Yes, that's what I had in mind, with a future work item to consider doing the 
same improvement to the other LookupInitializer(s) some day.

-- James

> -----Original Message-----
> From: ctakes-dev-return-1148-Masanz.James=mayo....@incubator.apache.org
> [mailto:ctakes-dev-return-1148-Masanz.James=mayo....@incubator.apache.org]
> On Behalf Of Tim Miller
> Sent: Tuesday, February 05, 2013 10:05 AM
> To: [email protected]
> Subject: Re: assistance with dictionary lookup issue
> 
> OK thanks, that clarifies it (including Sean's concern) for me.  I think
> calling it getSortedLookupTokens is the right idea.  Then it makes it
> clear to the implementing class that at some point sorting has to be done,
> and if its not implicit/free in the implementation (as it is if you base
> it on Annotations), then it needs to be explicit.  Since that can be a
> substantial performance penalty, putting the onus on the implementation
> will hopefully lead to better implementations.
> 
> So to summarize the changes to make sure we're on the same page:
> 
>   * the interface will add a method:
> 
>              public List getSortedLookupTokens(JCas, Annotation);
> 
>   * getLookupTokenIterator() will be reverted to its old version.
> 
>   * FirstTokenPermLookupInitializerImpl will have its
>     getLookupTokenIterator method reverted, and my changes
> 
> will go in the implementation of getSortedLookupTokens()   modulo the
> unnecessary iterator inside.
> 
>   * DictionaryLookupAnnotator will be changed to call
>     getSortedLookupTokens instead of
>     getLookupTokenIterator/constrainToWindow
>   * Other LookupInitializer's will be implemented to simply call
>     existing getLookupTokenIterator and do post-processing to constrain
>     to the window (?)
> 
> Does this match what you had in mind James?  Any objections or things I'm
> missing anyone?
> 
> 
> On 02/05/2013 10:38 AM, Masanz, James J. wrote:
> > First, about the loop - I had been looking too quickly at the diff and
> didn't notice the logic about punctuation etc
> >
> > Second, what I remember when I looked at it before, was seeing interface
> named LookupInitializer, which being old enough, doesn't have Iterator
> parameterized in the definition of the getLookupTokenIterator:
> >      public Iterator getLookupTokenIterator(JCas jcas)

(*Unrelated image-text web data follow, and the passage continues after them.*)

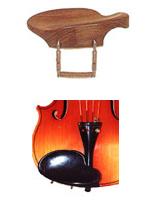 Kinnhalter Vermeer online kaufen bei Musikinstrumentenhandel.de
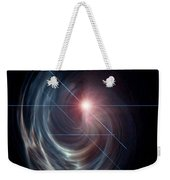 Light From The Vortex Weekender Tote Bag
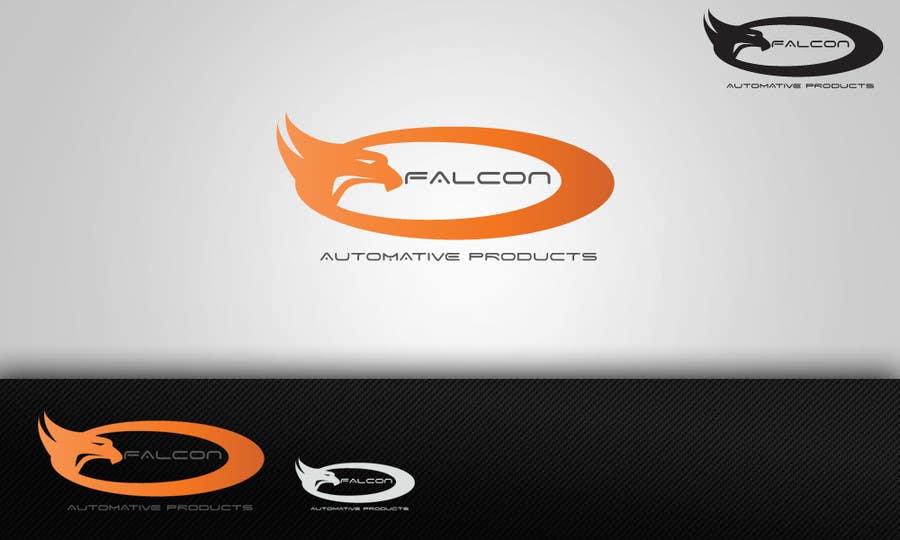 Kilpailutyö #121 kilpailussa Design a Logo for a product range in automotive parts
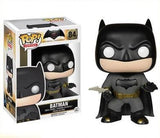 Figurines Funko PoP DC COMICS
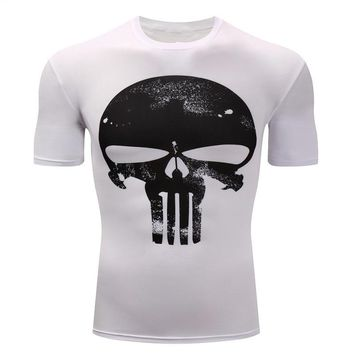 Punisher T-shirt 3D Print Skulls Compression Tshirt Short Sleeve Cosplay Workout Tees Shirt Men Fitness Jerseys Plus Size 4XL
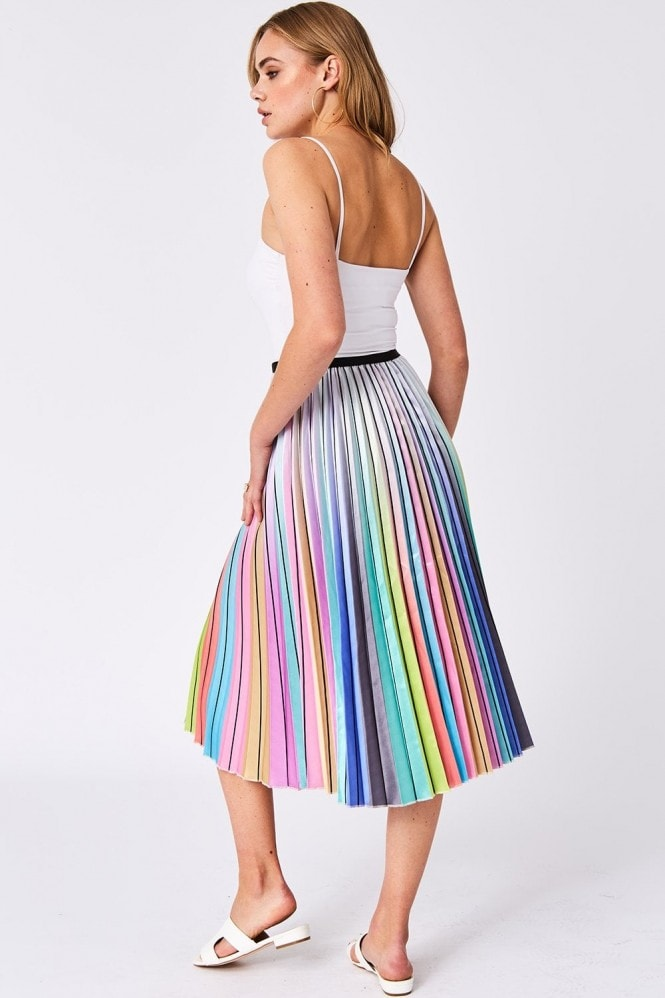 Unity Metallic Rainbow Pleated Skirt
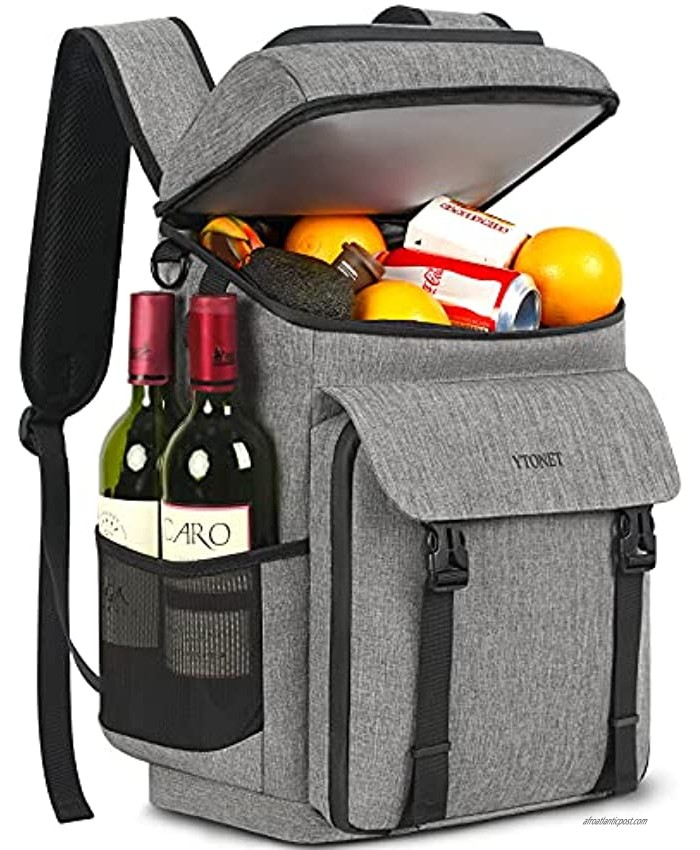 Cooler Backpack Insulated Backpacks with Cooler Waterproof Cooler Bag for Men and Women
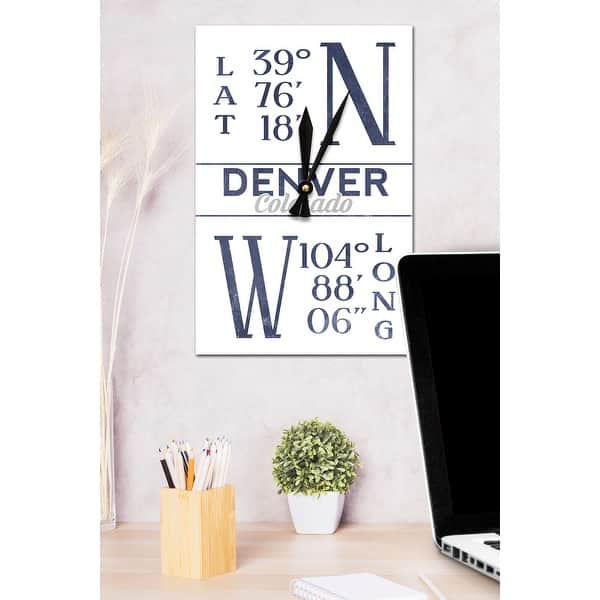shop denver colorado latitude longitude blue lantern press artwork acrylic wall clock acrylic wall clock free shipping on orders over 45 overstock 15851684 overstock com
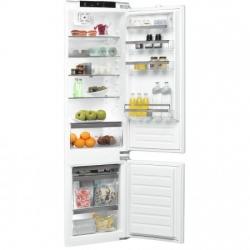 Combina frigorifica incorporabila Whirlpool ART 9810A+ 6th Sense Fresh Control Clasa A+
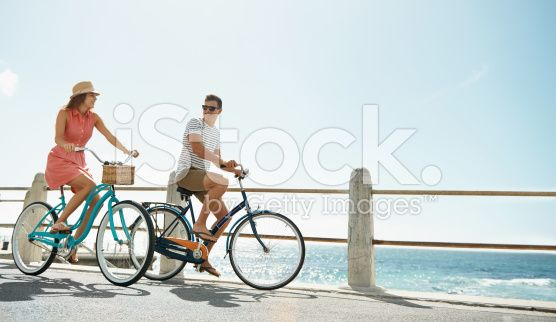 It's the perfect day for a cycle! royalty-free stock photo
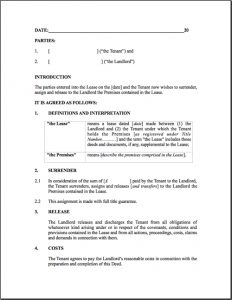 termination of lease agreement surrender of lease template rental agreement cancellation rental agreement letter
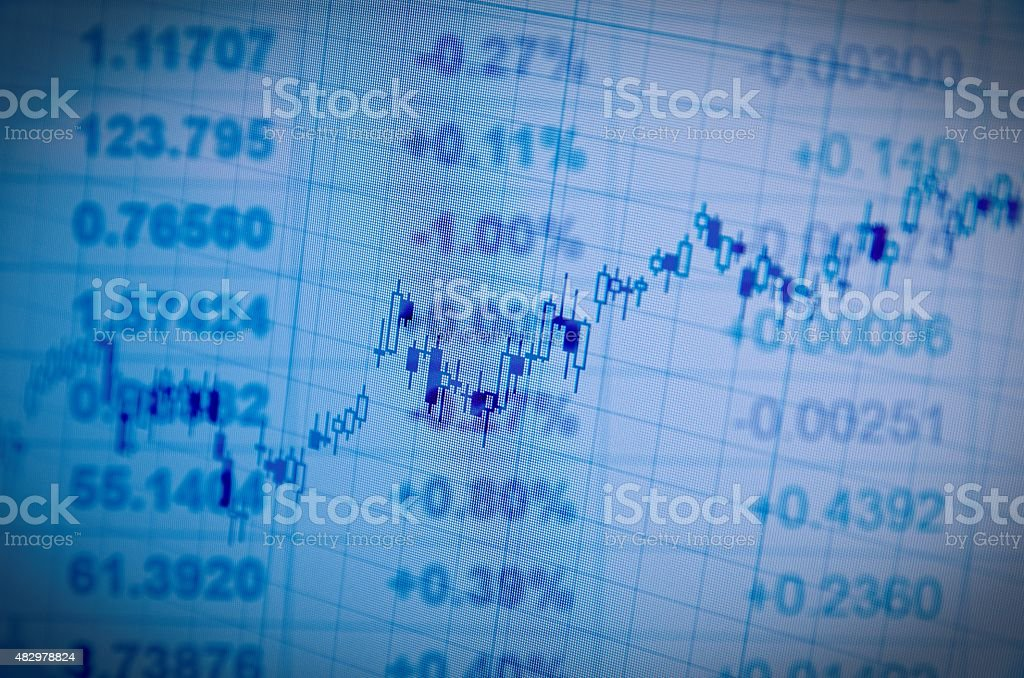 Growth candlestick chart on PC screen. Lo-fi effect stock photo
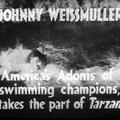 Johnny Weissmüller, az igazi Tarzan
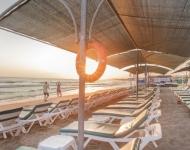 trendy palm beach 01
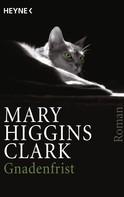 Mary Higgins Clark: Gnadenfrist ★★★★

> >              throws AnnotatorInitializationException;
> >
> > and that ends up being effectively an Iterator<LookupToken> and
> LookupToken does not inherit from Annotation, and I stopped at that point.
> >
> > But now looking farther, it looks to me that that's fine because in
> FirstTokenPermLookupInitializerImpl, we look through the BaseTokens and
> create the list of LookupTokens based on the (sorted) BaseTokens, so the
> LookupTokens will be sorted too.
> >
> > so maybe we should call the new method getSortedLookupTokens to make it
> clear they too are sorted
> >
> > ________________________________________
> > From: ctakes-dev-return-1146-Masanz.James=mayo....@incubator.apache.org
> [ctakes-dev-return-1146-Masanz.James=mayo....@incubator.apache.org] on
> behalf of Tim Miller [[email protected]]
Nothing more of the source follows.